9. Alors qu’il est constant que la hauteur des façades du bâtiment A, édifiées sur les limites séparatives nord-est et sud-ouest, est supérieure à 10 mètres, il ne ressort pas des pièces du dossier que ce bâtiment sera implanté en contiguïté d’un autre bâtiment édifié simultanément ou viendra s’accoler à une construction existante.

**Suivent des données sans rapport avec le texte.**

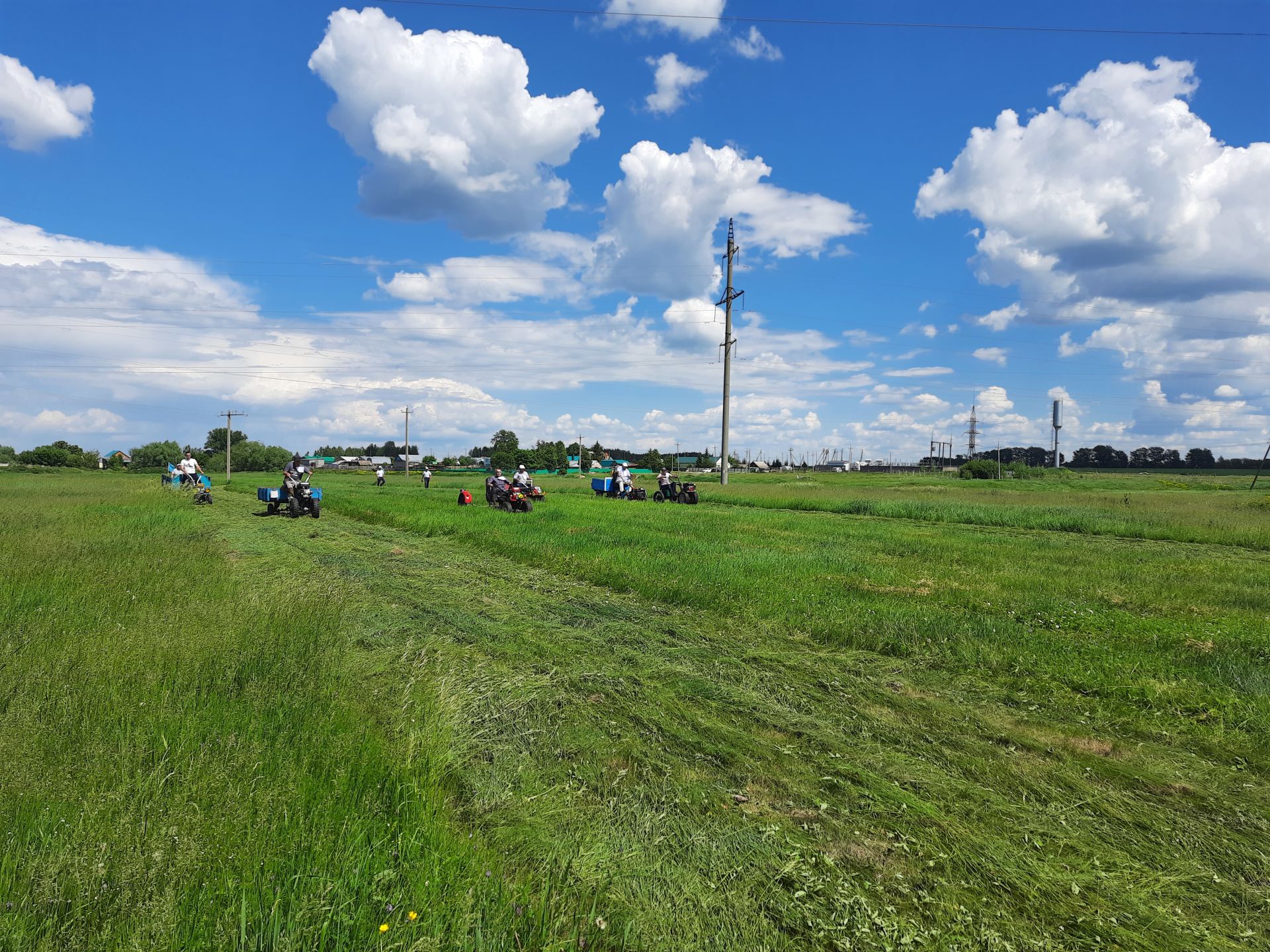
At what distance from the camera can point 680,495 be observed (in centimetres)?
2895

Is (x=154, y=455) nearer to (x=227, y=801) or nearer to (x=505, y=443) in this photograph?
(x=505, y=443)

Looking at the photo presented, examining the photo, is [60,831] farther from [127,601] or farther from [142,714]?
[127,601]

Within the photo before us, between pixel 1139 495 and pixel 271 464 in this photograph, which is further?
pixel 271 464

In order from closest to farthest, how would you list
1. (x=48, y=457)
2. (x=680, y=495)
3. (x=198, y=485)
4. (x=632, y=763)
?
(x=632, y=763) < (x=198, y=485) < (x=680, y=495) < (x=48, y=457)

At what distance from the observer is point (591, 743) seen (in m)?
4.57

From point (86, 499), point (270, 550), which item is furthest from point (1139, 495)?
point (86, 499)

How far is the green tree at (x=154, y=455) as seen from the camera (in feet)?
321

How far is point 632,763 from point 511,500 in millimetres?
16959

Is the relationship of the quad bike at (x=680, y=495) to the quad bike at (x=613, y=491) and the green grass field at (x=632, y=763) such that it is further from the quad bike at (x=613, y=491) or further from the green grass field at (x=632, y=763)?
the green grass field at (x=632, y=763)

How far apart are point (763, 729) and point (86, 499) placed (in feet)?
99.4

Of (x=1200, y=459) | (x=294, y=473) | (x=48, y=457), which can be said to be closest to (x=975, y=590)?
(x=294, y=473)

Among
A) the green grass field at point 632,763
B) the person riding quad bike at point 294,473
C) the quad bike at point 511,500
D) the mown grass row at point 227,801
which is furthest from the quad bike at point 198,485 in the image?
the mown grass row at point 227,801

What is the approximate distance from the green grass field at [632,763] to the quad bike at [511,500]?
1080cm

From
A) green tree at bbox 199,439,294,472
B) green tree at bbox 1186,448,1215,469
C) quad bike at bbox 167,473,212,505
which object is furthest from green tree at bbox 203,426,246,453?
green tree at bbox 1186,448,1215,469
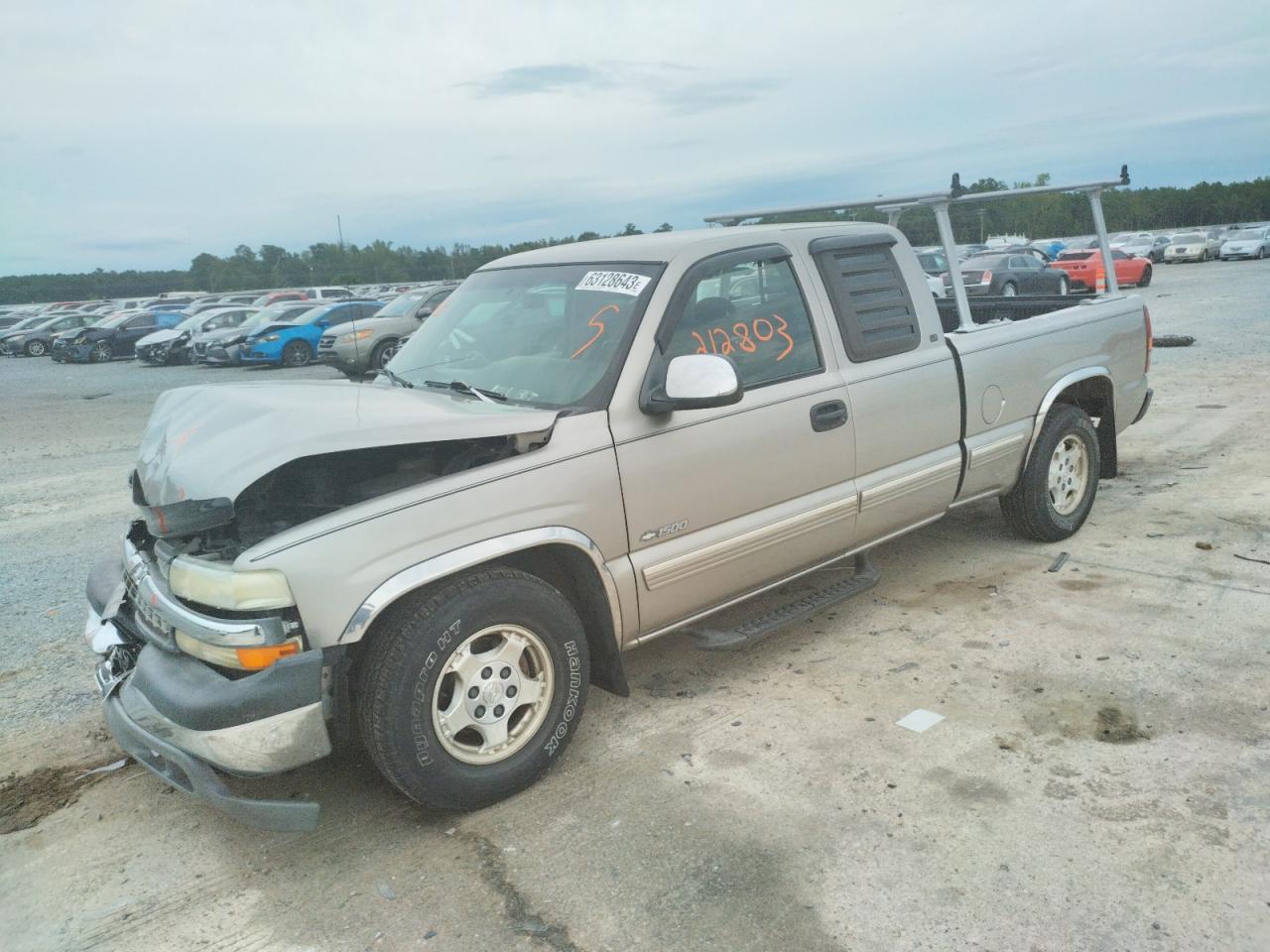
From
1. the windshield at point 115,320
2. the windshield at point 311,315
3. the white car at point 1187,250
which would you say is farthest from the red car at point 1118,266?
the windshield at point 115,320

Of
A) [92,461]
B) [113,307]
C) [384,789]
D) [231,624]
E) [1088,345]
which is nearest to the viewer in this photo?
[231,624]

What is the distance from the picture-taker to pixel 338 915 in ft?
9.53

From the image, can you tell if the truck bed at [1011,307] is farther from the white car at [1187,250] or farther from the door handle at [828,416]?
the white car at [1187,250]

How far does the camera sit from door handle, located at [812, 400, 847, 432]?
13.7 ft

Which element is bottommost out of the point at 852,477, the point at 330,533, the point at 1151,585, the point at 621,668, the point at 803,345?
the point at 1151,585

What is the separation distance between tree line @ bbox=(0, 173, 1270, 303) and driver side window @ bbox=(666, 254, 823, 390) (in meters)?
1.13

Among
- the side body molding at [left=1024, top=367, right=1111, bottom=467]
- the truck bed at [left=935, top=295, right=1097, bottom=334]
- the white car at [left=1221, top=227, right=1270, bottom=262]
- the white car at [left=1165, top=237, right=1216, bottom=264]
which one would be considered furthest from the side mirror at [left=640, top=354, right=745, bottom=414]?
the white car at [left=1165, top=237, right=1216, bottom=264]

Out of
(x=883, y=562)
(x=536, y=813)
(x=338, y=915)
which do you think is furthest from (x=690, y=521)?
(x=883, y=562)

Par suite, le requérant est fondé à soutenir que le projet autorisé méconnaît les dispositions de l’article Ub 7 précité du règlement.
En ce qui concerne les conséquences du vice relevé :
10. Aux termes de l’article L. 600-5 du code de l’urbanisme : « Sans préjudice de la mise en œuvre de l’article L. 600-5-1, le juge administratif qui, saisi de conclusions dirigées contre un permis de construire () estime, après avoir constaté que les autres moyens ne sont pas fondés, qu’un vice n’affectant qu’une partie du projet peut être régularisé, limite à cette partie la portée de l’annulation qu’il prononce et, le cas échéant, fixe le délai dans lequel le titulaire de l’autorisation pourra en demander la régularisation, même après l’achèvement des travaux. () ».
11. Le vice relevé au point 9 du présent jugement, qui concerne une partie précise du projet, peut, eu égard à sa nature, à sa portée et à la configuration des lieux, être régularisé par la délivrance d’un permis.
12. Il résulte de tout ce qui précède que le requérant est seulement fondé à demander l’annulation du permis de construire délivré le 3 octobre 2017 par le maire de Givors à M. A, en tant que le bâtiment A méconnaît l’article Ub 7 du règlement annexé au PLU de Givors.
Sur les frais liés au litige :
13. Il n’y a pas lieu, dans les circonstances de l’espèce, de faire droit aux conclusions présentées par les parties sur le fondement de l’article L. 761-1 du code de justice administrative.
D E C I D E :
Article 1er : L’arrêté du maire de Givors du 3 octobre 2017 est annulé dans les conditions prévues au point 12.
Article 2 : Le surplus des conclusions des parties est rejeté.
Article 3 : Le présent jugement sera notifié à M. D C, à la commune de Givors et à M. B A.
Délibéré après l’audience du 6 juin 2024, à laquelle siégeaient :
M. Jean-Pascal Chenevey, président,
Mme Marine Flechet, première conseillère,
Mme Flore-Marie Jeannot, première conseillère.
Rendu public par mise à disposition au greffe le 20 juin 2024.
La rapporteure,
M. Flechet
Le président,
J.-P. Chenevey
La greffière,
A. Baviera
La République mande et ordonne à la préfète du Rhône, en ce qui la concerne, ou à tous commissaires de justice à ce requis, en ce qui concerne les voies de droit commun contre les parties privées, de pourvoir à l’exécution de la présente décision.